Discrete modelling: HiDEM (Helsinki Discrete Element Model) (Åström et al., 2013) is a discrete element model that represents the glacier as mass-points connected by massless beams that are allowed to break if a given threshold is exceeded. An additionally applied repelling potential based on distance guarantees a non-intersection of compressed loose particles. Solving Newton's equation on such a set-up, it is possible to realistically reproduce the behaviour of fracturing. The downside of this approach is the high computational power demand, as the several cubic kilometre large glacier is discretized in pieces of a few tens of cubic metres. Furthermore, the time-step size for the simulation is imposed by the ratio of the speed of sound to the typical length of the discretized particles, which clearly falls below seconds. Hence, despite the fact that the code is utilizing massive parallel computing using the MPI paradigm, only a few minutes to hours of physical time can be computed, even on a huge HPC cluster.
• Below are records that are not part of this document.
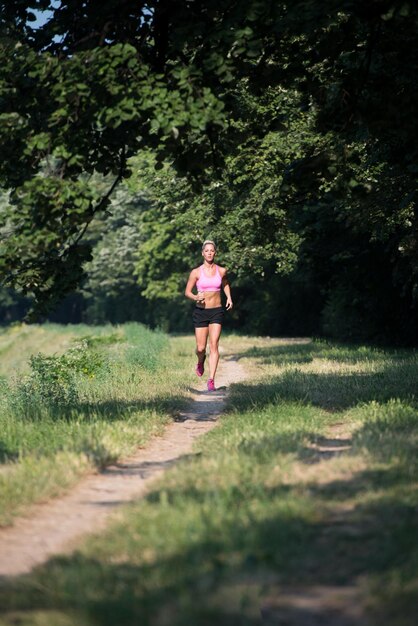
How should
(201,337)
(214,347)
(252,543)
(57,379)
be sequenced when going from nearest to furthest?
(252,543) < (214,347) < (201,337) < (57,379)

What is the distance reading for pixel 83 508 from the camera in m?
7.15

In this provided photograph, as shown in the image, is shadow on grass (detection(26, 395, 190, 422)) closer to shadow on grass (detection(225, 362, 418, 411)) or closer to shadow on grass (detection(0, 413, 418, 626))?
shadow on grass (detection(225, 362, 418, 411))

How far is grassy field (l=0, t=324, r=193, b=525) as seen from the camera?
25.7 feet

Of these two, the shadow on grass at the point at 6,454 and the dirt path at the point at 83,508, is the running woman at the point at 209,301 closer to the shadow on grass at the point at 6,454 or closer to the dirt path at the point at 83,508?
the dirt path at the point at 83,508

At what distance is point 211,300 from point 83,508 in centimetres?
840

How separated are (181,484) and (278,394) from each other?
6.27 m

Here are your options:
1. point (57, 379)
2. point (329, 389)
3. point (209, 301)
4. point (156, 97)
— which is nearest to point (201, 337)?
point (209, 301)

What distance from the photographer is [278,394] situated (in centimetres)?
1332

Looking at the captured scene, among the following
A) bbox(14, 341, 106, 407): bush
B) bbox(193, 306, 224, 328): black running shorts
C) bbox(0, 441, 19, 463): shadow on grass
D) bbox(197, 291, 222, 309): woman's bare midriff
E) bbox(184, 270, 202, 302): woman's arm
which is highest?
bbox(184, 270, 202, 302): woman's arm

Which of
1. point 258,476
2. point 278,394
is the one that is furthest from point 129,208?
point 258,476

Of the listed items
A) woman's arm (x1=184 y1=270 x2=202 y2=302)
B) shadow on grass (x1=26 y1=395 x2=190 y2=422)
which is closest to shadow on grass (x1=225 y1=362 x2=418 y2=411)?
shadow on grass (x1=26 y1=395 x2=190 y2=422)

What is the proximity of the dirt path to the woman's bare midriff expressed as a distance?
4.40m

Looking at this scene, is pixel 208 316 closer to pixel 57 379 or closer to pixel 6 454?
pixel 57 379

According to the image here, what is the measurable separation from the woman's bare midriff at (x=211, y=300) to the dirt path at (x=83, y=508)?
14.4ft
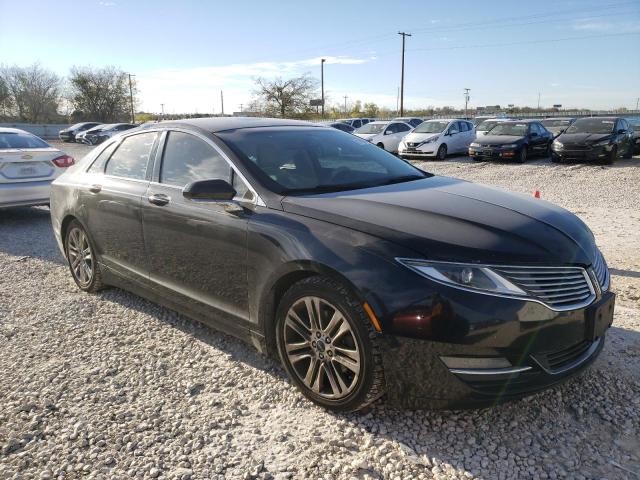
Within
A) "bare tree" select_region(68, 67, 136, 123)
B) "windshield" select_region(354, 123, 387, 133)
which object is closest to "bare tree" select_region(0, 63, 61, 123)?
"bare tree" select_region(68, 67, 136, 123)

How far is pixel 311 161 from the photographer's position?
3.64 m

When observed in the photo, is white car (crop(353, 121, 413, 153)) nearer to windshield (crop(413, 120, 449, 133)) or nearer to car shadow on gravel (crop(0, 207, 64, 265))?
windshield (crop(413, 120, 449, 133))

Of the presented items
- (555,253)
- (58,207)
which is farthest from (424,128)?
(555,253)

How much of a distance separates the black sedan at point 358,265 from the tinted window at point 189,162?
14 mm

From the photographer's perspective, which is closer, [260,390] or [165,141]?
[260,390]

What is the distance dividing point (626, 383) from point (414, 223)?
5.61 ft

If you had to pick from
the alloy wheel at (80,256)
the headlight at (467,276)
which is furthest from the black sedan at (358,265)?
the alloy wheel at (80,256)

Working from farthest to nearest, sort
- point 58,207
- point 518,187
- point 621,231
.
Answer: point 518,187 → point 621,231 → point 58,207

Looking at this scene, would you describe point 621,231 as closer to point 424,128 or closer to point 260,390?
point 260,390

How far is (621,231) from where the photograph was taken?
725 cm

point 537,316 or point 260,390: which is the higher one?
point 537,316

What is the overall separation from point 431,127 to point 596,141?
6036 millimetres

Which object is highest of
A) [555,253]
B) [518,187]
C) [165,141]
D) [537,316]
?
[165,141]

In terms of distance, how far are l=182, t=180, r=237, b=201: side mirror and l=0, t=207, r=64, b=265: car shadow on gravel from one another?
374 cm
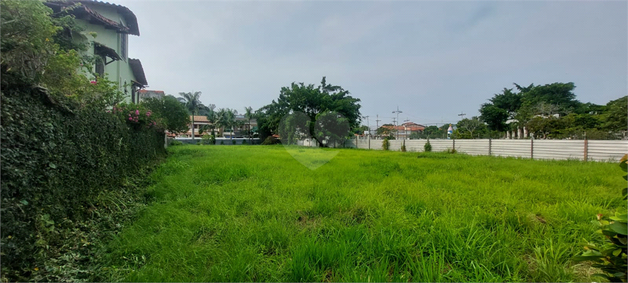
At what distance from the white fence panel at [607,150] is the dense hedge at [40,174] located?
12.5 meters

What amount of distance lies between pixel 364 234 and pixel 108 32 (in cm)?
1190

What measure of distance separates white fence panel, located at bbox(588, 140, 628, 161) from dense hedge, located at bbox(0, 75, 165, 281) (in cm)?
1245

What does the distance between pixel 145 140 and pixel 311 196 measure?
532 centimetres

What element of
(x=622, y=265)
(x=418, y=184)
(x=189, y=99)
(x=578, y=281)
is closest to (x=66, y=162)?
(x=622, y=265)

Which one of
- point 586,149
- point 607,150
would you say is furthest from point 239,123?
point 607,150

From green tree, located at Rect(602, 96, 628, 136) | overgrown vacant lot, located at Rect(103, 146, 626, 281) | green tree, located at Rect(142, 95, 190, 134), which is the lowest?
overgrown vacant lot, located at Rect(103, 146, 626, 281)

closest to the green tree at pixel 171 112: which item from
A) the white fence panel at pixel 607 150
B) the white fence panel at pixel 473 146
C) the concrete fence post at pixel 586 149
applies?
the white fence panel at pixel 473 146

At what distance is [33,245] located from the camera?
4.97ft

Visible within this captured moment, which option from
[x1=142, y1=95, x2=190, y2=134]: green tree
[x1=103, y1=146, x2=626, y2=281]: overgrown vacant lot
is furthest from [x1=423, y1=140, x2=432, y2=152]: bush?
[x1=142, y1=95, x2=190, y2=134]: green tree

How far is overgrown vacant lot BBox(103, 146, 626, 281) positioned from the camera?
5.13ft

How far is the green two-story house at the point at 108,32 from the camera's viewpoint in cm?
714

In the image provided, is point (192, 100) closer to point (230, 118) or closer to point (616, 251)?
point (230, 118)

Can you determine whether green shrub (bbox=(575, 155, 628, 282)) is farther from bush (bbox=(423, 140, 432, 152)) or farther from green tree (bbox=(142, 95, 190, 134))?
green tree (bbox=(142, 95, 190, 134))

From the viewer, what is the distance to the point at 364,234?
1.99 metres
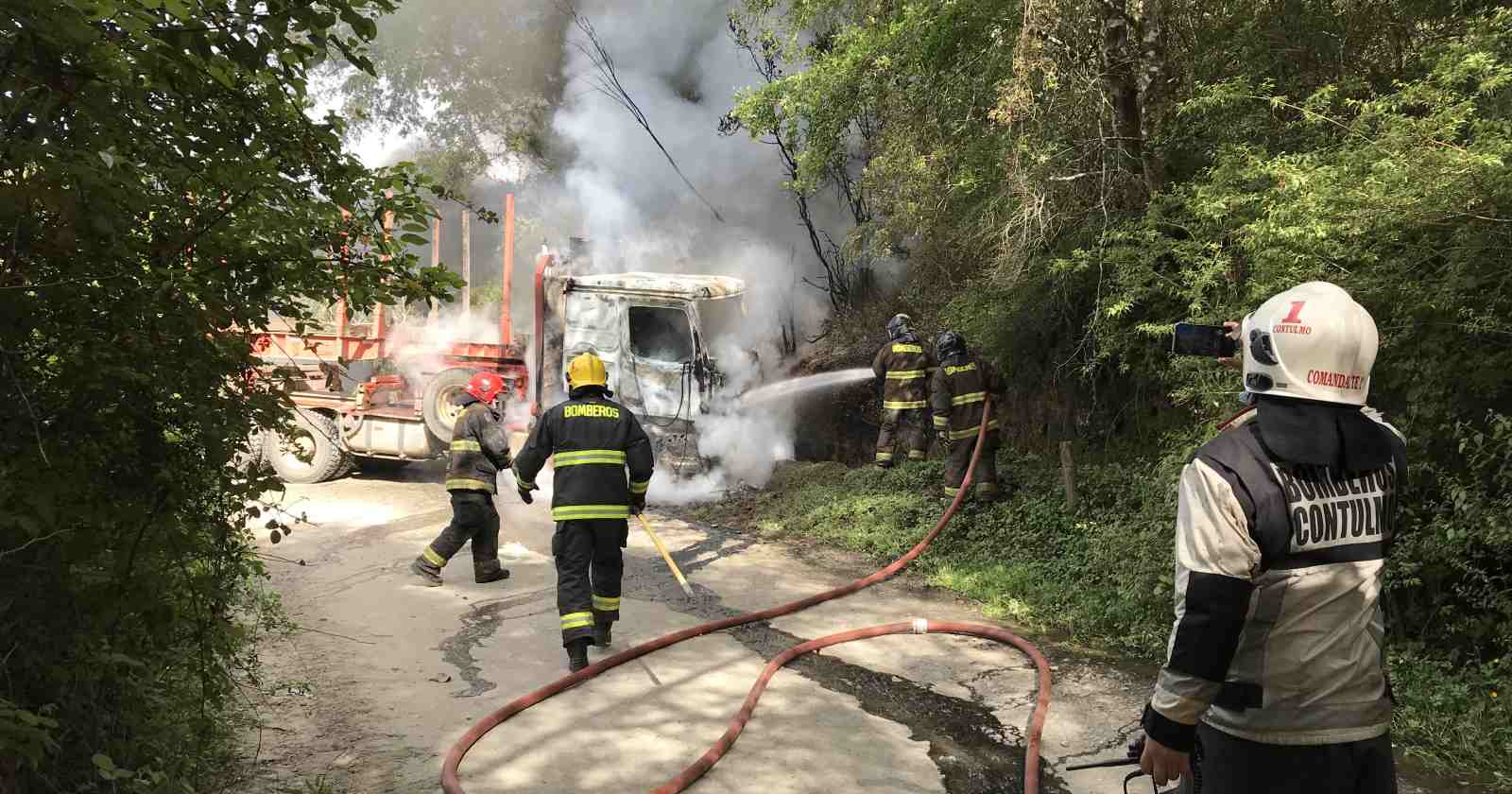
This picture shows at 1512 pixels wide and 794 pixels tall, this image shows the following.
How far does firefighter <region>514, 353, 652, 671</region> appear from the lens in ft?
18.1

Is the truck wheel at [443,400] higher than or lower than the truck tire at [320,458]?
higher

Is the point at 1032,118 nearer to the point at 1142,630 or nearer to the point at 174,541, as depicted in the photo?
the point at 1142,630

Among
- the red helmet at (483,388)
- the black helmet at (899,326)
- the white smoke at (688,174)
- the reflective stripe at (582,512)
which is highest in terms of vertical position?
the white smoke at (688,174)

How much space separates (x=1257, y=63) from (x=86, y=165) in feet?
26.1

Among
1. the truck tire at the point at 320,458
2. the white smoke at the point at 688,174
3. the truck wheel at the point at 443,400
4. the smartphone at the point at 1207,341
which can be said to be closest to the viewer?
the smartphone at the point at 1207,341

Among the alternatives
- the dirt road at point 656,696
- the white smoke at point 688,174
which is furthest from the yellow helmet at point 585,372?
the white smoke at point 688,174

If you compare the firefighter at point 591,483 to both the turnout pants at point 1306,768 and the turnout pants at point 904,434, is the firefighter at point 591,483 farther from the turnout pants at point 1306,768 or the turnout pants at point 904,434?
the turnout pants at point 904,434

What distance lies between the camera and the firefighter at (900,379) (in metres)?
9.70

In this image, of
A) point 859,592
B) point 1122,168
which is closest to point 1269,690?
point 859,592

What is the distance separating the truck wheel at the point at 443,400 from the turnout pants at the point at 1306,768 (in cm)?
981

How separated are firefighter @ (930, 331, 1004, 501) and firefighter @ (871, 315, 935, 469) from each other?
75 cm

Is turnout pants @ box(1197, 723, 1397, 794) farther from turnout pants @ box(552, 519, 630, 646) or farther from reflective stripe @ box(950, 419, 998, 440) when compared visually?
reflective stripe @ box(950, 419, 998, 440)

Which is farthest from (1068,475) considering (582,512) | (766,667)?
(582,512)

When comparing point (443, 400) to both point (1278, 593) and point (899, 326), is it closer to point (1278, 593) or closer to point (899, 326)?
point (899, 326)
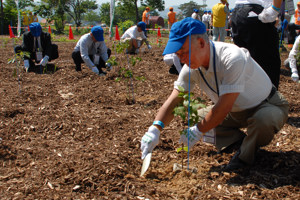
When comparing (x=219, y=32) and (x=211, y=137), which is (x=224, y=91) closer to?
(x=211, y=137)

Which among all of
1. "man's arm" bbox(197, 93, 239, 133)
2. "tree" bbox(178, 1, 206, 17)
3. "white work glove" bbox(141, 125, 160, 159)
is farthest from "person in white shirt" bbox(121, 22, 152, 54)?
"tree" bbox(178, 1, 206, 17)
HiDEM receives the initial geometry from Elmer/Ice, in the form of gridded data over a limited area at the tongue of the glacier, and also receives the basal friction coefficient distribution computed within the continuum ice flow model.

3.3 Initial base workflow

The continuum ice flow model and the discrete calving model need to be coupled, which leads to a scientific workflow. A baseline version of the workflow was initially realized by a Bash shell script that calls the above executables as well as additional Python helper code, and performs all of the required management operations using shell script commands. The underlying workflow is as follows:

3.3.1 Step 1: generate the mesh for Elmer/Ice

At t=t_i, the front position, F_i, and the glacier contour (two-dimensional boundaries of the glacier), Cont, are given as input to create the mesh, M_i. This determines the domain of the glacier for the ice flow model Elmer/Ice. A Python script invokes the meshing executable gmsh to build the mesh from the contour and the front position, and invokes ElmerGrid to convert it into Elmer format. In this particular application, the mesh is then split into 16 partitions. This step runs as a single-threaded application; with respect to resource requirements, mesh generation is not very CPU-intensive (serial, i.e. 1 CPU core), but it consumes some storage space.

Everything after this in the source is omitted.